**** Extrait fourni ****

En quoi la « Stèle nestorienne de Xi’an » témoigne-t-elle du brassage culturel qui s’est opéré sous la dynastie Tang ?
Sous le règne de Tang Dezong, la « stèle sur la propagation de l’Église nestorienne du Da Qin dans l’Empire du milieu », communément appelée « Stèle nestorienne de Xi’an », a été érigée dans le temple Da Qin, à Chang’an. Elle retrace l’expansion de l’Église nestorienne et de ses enseignements sur près de 150 ans.
Quelle est l’histoire de cette tablette de pierre, décrite comme le « premier document sur le nestorianisme » en Chine ? Quelle est son importance ? Comment a-t-elle pu engendrer une discipline internationale ? Jing Yali, chercheur au musée de la Forêt de stèles de Xi’an, a récemment accordé une interview exclusive à China News pour répondre à ces questions.

**** Données fournies ****

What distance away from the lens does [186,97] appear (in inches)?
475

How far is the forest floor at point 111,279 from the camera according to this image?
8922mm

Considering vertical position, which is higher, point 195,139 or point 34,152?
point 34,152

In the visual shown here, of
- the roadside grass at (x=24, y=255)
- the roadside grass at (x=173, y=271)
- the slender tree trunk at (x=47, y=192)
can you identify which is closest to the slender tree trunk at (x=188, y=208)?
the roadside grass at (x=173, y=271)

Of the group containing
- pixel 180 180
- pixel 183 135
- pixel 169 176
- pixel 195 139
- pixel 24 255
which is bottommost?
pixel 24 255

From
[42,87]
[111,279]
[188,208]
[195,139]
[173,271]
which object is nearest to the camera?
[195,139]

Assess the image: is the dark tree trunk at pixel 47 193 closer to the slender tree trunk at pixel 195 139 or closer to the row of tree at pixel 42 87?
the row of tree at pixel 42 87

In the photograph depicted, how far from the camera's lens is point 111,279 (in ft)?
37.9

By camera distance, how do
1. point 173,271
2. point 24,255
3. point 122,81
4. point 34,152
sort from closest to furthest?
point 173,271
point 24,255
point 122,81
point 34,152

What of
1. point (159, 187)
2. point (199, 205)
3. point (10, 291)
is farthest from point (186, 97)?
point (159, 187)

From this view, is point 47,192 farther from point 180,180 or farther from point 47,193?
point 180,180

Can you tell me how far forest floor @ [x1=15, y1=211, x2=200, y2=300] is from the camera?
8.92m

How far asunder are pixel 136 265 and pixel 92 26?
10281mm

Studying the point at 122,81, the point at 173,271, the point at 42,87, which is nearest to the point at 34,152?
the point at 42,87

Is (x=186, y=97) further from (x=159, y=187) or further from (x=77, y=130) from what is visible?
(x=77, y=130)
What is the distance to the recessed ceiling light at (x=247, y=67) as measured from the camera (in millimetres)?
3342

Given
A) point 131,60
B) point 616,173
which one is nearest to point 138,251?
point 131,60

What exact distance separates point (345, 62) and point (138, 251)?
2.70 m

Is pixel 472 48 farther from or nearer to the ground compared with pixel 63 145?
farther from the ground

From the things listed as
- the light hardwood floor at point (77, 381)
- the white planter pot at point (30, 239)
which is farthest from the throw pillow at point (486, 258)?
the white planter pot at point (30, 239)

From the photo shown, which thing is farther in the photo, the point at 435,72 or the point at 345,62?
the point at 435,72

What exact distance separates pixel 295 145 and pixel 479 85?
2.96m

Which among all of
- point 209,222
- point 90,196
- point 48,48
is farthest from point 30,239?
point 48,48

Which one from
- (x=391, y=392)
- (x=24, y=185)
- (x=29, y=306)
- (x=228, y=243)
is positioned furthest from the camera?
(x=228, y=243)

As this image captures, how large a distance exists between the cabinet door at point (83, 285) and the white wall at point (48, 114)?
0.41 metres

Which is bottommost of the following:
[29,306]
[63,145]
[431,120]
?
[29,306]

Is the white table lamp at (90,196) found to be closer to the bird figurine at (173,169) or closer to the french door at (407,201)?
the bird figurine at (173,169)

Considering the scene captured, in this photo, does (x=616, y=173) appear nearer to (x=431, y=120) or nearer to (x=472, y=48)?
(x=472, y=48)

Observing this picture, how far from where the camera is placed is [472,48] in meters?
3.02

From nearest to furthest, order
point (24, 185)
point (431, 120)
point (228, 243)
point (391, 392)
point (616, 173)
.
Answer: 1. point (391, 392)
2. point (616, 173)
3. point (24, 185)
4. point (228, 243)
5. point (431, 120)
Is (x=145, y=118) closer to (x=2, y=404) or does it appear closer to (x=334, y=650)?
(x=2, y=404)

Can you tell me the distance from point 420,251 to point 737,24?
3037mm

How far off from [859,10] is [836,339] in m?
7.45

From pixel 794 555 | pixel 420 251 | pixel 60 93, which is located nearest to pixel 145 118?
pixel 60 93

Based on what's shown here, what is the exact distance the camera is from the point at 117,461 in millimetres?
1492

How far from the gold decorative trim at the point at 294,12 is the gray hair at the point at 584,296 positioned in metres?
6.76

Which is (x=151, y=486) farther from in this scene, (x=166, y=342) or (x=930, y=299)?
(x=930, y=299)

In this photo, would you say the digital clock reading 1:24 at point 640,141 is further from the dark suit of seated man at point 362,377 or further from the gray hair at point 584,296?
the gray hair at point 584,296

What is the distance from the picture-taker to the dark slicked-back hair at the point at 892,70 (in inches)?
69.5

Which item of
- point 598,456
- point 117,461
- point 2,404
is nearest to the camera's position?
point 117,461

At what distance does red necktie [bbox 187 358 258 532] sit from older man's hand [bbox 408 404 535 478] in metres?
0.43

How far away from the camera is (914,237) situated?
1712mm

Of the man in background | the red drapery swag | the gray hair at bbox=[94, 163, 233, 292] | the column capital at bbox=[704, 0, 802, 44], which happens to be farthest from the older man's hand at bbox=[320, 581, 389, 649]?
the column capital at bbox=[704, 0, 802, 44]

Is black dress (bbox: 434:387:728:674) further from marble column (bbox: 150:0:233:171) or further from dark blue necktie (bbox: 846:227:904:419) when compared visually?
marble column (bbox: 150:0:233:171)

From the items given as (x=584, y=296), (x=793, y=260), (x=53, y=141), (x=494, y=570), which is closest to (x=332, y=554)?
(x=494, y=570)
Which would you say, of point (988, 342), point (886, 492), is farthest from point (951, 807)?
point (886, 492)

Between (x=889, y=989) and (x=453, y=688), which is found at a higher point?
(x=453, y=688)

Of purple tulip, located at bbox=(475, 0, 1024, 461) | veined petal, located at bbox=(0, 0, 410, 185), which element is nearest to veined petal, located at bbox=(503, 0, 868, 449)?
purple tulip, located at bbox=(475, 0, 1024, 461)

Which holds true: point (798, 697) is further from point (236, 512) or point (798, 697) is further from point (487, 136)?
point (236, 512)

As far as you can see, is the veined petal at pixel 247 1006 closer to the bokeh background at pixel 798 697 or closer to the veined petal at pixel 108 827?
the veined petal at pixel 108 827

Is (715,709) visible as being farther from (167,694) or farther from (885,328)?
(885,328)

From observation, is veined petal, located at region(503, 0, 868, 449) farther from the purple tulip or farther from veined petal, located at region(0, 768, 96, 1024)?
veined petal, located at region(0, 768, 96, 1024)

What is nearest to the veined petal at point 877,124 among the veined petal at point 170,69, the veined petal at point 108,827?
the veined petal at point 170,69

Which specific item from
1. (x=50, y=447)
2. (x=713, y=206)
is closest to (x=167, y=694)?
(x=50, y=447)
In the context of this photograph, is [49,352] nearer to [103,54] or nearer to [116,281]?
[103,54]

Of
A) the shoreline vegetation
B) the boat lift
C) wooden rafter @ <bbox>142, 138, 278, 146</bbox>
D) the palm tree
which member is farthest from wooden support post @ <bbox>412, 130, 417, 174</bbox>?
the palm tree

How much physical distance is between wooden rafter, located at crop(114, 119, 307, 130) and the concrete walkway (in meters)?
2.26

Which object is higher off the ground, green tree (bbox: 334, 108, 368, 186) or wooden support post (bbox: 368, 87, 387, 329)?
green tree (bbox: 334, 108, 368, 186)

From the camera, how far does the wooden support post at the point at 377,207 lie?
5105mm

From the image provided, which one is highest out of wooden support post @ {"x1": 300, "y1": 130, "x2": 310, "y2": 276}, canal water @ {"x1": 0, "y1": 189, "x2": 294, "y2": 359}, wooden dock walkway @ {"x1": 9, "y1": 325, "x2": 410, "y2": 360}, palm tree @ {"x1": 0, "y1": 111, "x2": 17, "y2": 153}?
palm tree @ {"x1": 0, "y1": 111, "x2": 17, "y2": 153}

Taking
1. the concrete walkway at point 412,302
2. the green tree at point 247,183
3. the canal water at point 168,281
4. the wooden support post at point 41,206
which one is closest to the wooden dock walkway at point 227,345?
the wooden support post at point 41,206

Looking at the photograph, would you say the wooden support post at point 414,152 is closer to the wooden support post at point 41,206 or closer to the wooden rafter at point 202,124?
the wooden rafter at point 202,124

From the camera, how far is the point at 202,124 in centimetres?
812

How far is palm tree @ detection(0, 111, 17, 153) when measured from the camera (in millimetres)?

****

> [Consigne]:
Selon l'extrait sur la stèle nestorienne de Xi'an, dans quel temple la stèle a-t-elle été érigée ?

> [Résultat de l'exercice]:
Dans le temple Da Qin, à Chang'an.